My Do根性 Girl (1)



新シリーズを始めておいて、いきなり中断でごめんなさい^-^;

えーと、『彼の瞳の向こうには』を書いた後に、琴子ちゃんの悪阻時代の話を、というリクエストいただきまして。
確かにかなり辛い妊娠初期だった風に書いてしまったもんなーっと、(特に深く考えていたわけではなかったのですが)色々皆さまの妄想を誘ってしまったようなので、私もちょっと妄想してみました(^^)

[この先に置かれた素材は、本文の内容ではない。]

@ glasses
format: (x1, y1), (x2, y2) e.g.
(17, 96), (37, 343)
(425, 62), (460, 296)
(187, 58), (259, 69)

というわけで、琴子ちゃんのマタニティライフ&マタニティブルー編です。
2000年2月~3月くらいのお話です。


ちょっと変なプロローグから始まりますが………^-^;





※※※※※※※※※※※※※※






むかしむかし ある王国に王子さまとお姫さまがおりました。

お姫さまは王子さまが大好きです。

「ダイスキ ダイスキ ダイスキ」

毎日呪文を唱えます。

はじめは逃げ回っていた王子さまもお姫さまのたぐいまれな努力と根性とパワーに気圧されて、気がついたらお姫さまの呪文にかかっておりました。

王子さまも

「オマエハオレ以外スキニナレナインダヨ」

と呪文をかけます。

そして二人はとうとう結ばれました。

二人はとても幸せに暮らしていましたーーが。

王子さまはお姫さまにもうひとつ呪文をかけておりました。

「オマエカラヤル気ヤ根性抜イタラ何モ残ラナイ」

なので、お姫さまはいつもパワー全開、ヤル気に満ち満ちて、努力と根性を怠らず前向きに過ごしておりました。


難しい国の儀式も作法も覚えろと言われれば頭は良くないのに頑張って覚え、

王国の民が困っていればいつも駆けつけ解決し、

みんなが幸せに暮らせるように頑張っていました。


ある日のことです。
王子さまは隣の国へ訪問しており留守でした。
王国は何日もの間、雨が降りやまず、皆不安な思いを抱いておりました。
そんな時、雨のせいで堰が決壊しそうだと報告があり、お姫さまは家臣たちが止めるのも聞かず現場に駆けつけました。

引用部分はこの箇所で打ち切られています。